AMD: Navi Speculation, Rumours and Discussion [2019-2020]

Qesa · Mar 23, 2020

bbot said:
The XBox Series X intersection engine (RDNA2) can do 380 billion intersections per second. So how many rays per second can it do?

4*52 CUs*1.825 GHz gives me 379.6 billion intersections/second. I suspect it's a theoretical figure assuming full occupancy much like TFLOPS. Nvidia's "10 gigarays" was actual throughput against some actual model -- ultimately the numbers aren't at all comparable without knowing both the actual achieved occupancy and the number of intersections needed to compute a ray

Lurkmass · Mar 23, 2020

Qesa said:
4*52 CUs*1.825 GHz gives me 379.6 billion intersections/second. I suspect it's a theoretical figure assuming full occupancy much like TFLOPS. Nvidia's "10 gigarays" was actual throughput against some actual model -- ultimately the numbers aren't at all comparable without knowing both the actual achieved occupancy and the number of intersections needed to compute a ray

With consoles, you can create a custom BVH to feed to the GPU. Depends on how 'deep' the BVH tree is so it could easily be 380 billion rays/second in the case of a full screen quad which contains a single BVH node or it could be 38 billion rays/second with a 10 node deep BVH.

As I explained previously in the above a BVH's layout structure is a 'tree' so some 'branches' may require upto 10 node traversals to reach the leaf node or on others it could be as little as 5 node traversals in total. How 'deep' a BVH can be is variable in practice.

On consoles it's possible to design your own specific BVH optimized for your content. You could have a 1 node deep BVH but you will not get very many rays when the geometry being tested against represents a very small area of the BVH. You could have a 20 node deep BVH so this will give a very 'tight' BVH bound with a high chance of a hit rate but this will end up needing many traversals thus you still won't get many rays this way either. Developers will have to find their ideal balance for their content in terms of trading off between how 'deep' their structure will be to ensure a high enough hit-rate or reduce the 'tightness' to do more intersection tests to achieve a higher ray count. Every TMU comes with it's own intersection engine so it's not a surprise to see the number 4 being a multiplier since every CU comes with exactly 4 TMUs.

With other vendors giving a 'hard' ray count figure on their hardware it could imply that they have a fixed BVH structure.

DavidGraham · Mar 23, 2020

Lurkmass said:
With other vendors giving a 'hard' ray count figure on their hardware it could imply that they have a fixed BVH structure.

What are the advantages and disadvantages of a fixed BVH structure?

DegustatoR · Mar 23, 2020

You can (and actually have to) design your own BVH for your content everywhere, not "on consoles".

Lurkmass · Mar 23, 2020

DavidGraham said:
What are the advantages and disadvantages of a fixed BVH structure?

By fixing the BVH depth in hardware, you can guarantee more predictable performance by paying a constant traversal cost per ray but this means that the BVH layout can't be customized for the developer's content so they're going to have to rely on the driver to generate the BVH for them.

By offering a customizable BVH to developers, performance is highly variable depending on which parts of the sub-tree and how often they are getting traversed. How 'shallow' or 'deep' a sub-tree runs will let the hardware scale from higher performance to lower performance.

────────────────────

What is expected: Reproduce word for word everything in the BVH forum thread from "With consoles, you" down to "variable in practice.". The items have nothing to do with what is asked here.

Information:
────────────────────

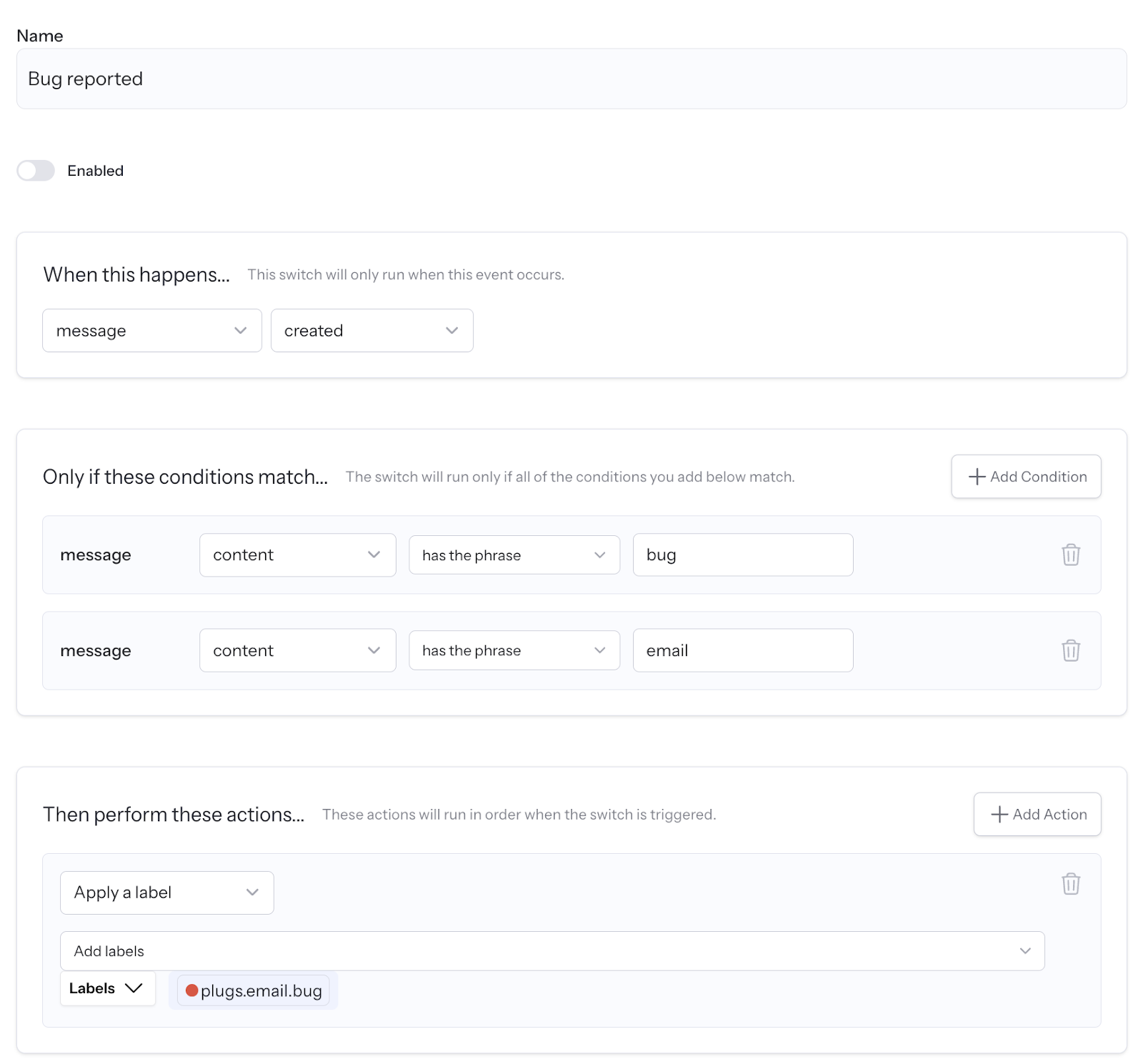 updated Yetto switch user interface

────────────────────

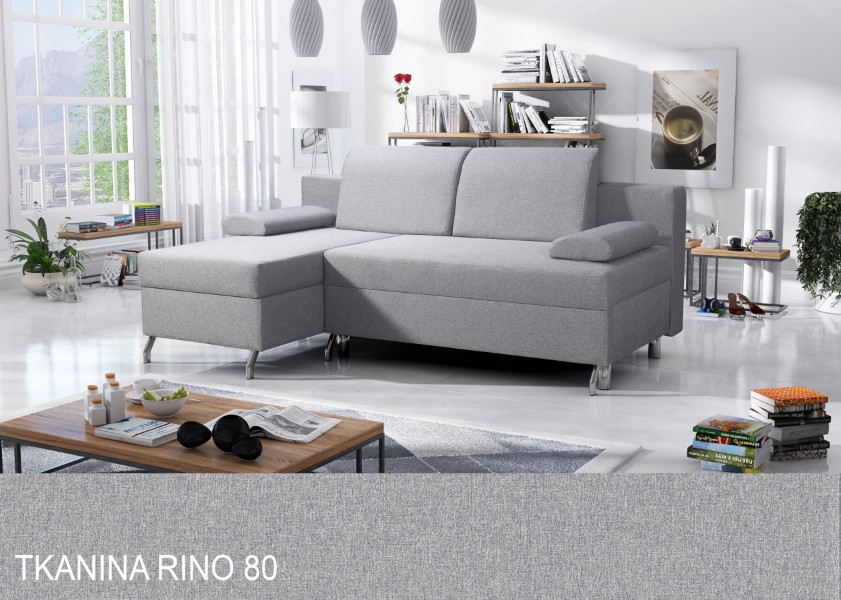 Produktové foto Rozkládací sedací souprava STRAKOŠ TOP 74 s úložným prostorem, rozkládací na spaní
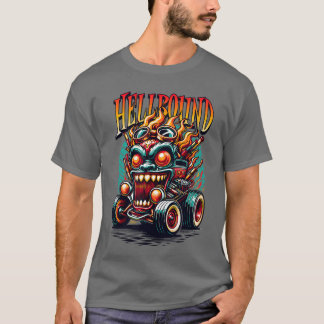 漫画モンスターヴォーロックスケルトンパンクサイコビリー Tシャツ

────────────────────

Exercise result:
With consoles, you can create a custom BVH to feed to the GPU. Depends on how 'deep' the BVH tree is so it could easily be 380 billion rays/second in the case of a full screen quad which contains a single BVH node or it could be 38 billion rays/second with a 10 node deep BVH.

As I explained previously in the above a BVH's layout structure is a 'tree' so some 'branches' may require upto 10 node traversals to reach the leaf node or on others it could be as little as 5 node traversals in total. How 'deep' a BVH can be is variable in practice.